The global economic impact of violence was $14.4 trillion in purchasing power parity terms in 2019, research from the Institute for Economics & Peace (IEP) shows.
Equivalent to 10.5% of global gross domestic product or $1,895 per person, the trillion-dollar figure demonstrates the substantial economic toll that violence imposes on society, in addition to the human suffering it causes.
For the second year in a row, the global economic impact of violence improved in 2019, decreasing by 0.4 per cent or $64 billion from the previous year.
The positive improvement can be attributed to reductions in the Armed Conflict domain of the economic model. The fall in armed conflict in the Middle East and North Africa region resulted in positive flow-on effects not only for conflict deaths, but also for the costs associated with refugees and internally displaced persons and terrorism, all of which fell in 2019.
Global military expenditure is the single largest component of the economic modelling and accounts for US$5.9 trillion, 40.8% of the total. Globally, military expenditure increased by 1% in 2019, the equivalent of $49.6 billion. However, this increase was primarily driven by increases from the United States, China, and India.

> Tasks to perform:
1 – List every dollar amount that appears in the passage on the economic impact of violence.
2 – Write the next few sentences of the passage on the economic impact of violence, starting after its final sentence.

Raw records:

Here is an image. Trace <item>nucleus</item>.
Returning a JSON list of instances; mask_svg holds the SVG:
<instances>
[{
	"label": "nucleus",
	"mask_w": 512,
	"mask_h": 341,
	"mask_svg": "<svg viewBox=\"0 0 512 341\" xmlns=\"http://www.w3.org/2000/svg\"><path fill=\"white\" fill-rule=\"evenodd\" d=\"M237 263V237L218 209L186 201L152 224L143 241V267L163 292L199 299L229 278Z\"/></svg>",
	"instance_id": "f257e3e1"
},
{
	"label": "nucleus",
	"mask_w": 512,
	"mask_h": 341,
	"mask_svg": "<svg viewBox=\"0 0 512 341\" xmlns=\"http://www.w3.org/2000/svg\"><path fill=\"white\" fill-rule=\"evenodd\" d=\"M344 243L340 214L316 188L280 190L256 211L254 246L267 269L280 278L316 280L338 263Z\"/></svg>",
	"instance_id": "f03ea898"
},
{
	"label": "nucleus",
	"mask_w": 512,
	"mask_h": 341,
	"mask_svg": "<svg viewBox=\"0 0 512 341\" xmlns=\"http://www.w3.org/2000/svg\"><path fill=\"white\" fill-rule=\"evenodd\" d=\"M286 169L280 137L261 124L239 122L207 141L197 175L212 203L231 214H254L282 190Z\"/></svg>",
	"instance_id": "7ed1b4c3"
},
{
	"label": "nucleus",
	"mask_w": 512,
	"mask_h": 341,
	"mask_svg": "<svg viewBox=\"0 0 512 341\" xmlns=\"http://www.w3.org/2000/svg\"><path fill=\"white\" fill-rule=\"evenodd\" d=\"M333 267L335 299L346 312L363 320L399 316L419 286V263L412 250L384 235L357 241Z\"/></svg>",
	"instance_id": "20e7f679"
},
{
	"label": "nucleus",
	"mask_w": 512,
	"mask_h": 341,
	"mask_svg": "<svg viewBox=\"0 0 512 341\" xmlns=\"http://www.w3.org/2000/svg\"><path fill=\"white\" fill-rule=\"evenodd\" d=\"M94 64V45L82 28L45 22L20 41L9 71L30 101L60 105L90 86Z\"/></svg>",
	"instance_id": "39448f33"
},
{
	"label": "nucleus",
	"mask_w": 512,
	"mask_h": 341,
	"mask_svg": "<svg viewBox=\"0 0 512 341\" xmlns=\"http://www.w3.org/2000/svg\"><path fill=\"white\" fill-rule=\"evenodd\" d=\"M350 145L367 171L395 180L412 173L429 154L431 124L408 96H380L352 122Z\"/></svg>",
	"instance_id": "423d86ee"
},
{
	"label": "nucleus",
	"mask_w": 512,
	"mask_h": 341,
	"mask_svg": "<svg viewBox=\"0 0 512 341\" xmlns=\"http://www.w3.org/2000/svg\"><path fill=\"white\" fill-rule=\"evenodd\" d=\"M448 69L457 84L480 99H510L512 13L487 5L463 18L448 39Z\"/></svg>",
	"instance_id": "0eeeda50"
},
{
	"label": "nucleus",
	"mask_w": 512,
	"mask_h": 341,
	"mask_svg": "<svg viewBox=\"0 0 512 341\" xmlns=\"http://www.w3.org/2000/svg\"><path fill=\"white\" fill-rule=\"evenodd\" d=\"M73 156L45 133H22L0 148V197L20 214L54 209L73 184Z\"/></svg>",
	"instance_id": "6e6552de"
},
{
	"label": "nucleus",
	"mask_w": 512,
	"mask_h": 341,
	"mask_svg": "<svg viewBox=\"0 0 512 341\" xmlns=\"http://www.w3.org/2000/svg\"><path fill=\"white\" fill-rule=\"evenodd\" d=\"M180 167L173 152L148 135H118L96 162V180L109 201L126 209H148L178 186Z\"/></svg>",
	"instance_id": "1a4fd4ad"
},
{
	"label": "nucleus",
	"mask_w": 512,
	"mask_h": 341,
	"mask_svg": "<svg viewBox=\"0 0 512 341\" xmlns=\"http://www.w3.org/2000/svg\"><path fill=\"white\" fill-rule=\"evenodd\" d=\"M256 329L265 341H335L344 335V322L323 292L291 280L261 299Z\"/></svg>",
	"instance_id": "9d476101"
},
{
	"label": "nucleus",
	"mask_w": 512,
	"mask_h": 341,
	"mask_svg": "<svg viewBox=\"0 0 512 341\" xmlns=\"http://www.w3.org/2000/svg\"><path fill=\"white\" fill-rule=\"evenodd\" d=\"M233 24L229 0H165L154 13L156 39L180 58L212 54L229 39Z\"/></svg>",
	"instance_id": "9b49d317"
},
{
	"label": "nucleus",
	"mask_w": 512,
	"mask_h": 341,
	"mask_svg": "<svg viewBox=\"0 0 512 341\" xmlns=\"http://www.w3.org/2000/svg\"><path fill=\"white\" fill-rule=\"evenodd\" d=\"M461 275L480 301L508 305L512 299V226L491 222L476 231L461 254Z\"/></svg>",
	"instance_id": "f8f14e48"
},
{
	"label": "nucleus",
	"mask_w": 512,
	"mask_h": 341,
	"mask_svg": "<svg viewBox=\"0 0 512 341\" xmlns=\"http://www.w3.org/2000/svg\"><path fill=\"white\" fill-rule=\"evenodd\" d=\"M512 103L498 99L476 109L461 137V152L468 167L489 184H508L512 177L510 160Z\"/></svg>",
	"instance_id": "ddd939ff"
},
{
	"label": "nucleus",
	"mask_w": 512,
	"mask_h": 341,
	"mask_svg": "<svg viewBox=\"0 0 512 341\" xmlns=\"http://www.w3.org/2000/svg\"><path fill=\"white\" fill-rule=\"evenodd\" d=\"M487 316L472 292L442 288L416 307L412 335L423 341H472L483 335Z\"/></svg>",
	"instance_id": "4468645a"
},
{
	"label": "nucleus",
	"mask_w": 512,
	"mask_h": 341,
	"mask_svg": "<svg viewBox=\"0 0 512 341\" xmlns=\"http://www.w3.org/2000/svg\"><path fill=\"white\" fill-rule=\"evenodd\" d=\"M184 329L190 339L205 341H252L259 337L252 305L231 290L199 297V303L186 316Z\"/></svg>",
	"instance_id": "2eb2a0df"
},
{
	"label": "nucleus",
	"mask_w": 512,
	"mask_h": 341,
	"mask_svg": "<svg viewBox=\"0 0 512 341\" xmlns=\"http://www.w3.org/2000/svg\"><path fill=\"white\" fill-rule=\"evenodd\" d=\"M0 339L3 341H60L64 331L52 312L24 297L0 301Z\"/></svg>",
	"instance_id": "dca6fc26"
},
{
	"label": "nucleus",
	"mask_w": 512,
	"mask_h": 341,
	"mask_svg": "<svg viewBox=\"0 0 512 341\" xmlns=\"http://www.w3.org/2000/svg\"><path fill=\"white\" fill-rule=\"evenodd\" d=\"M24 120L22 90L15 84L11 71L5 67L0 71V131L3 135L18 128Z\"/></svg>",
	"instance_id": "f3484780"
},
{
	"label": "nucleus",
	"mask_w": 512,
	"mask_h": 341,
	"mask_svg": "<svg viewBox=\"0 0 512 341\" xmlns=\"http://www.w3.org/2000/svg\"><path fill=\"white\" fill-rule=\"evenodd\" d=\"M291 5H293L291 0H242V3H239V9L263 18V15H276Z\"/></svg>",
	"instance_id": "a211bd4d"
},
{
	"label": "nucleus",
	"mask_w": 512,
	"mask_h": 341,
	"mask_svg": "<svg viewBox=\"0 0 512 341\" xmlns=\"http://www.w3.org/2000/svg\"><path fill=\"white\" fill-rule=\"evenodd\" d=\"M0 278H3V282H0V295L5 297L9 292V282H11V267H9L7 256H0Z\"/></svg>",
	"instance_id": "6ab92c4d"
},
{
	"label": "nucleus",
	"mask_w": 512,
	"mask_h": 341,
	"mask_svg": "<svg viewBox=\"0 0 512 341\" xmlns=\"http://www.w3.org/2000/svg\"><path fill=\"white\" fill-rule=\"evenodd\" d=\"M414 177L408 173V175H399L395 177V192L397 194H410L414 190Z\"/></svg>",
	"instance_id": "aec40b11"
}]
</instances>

> Responses to the tasks:
1 –
- $14.4 trillion
- $1,895
- $64 billion
- US$5.9 trillion
- $49.6 billion

2 –
Since 2007, 85 countries have recorded decreases in their economic cost of violence compared to 78 that increased, highlighting that more countries have become less burdened by the economic impacts of violence over the longer term.
The global economic impact of violence is defined by IEP as the expenditure and economic effect related to “containing, preventing and dealing with the consequences of violence.”
The economic model used to calculate the global figure includes the direct and indirect costs of violence, as well as an economic multiplier. The multiplier effect calculates the additional economic activity that would have accrued if the direct costs of violence had been avoided.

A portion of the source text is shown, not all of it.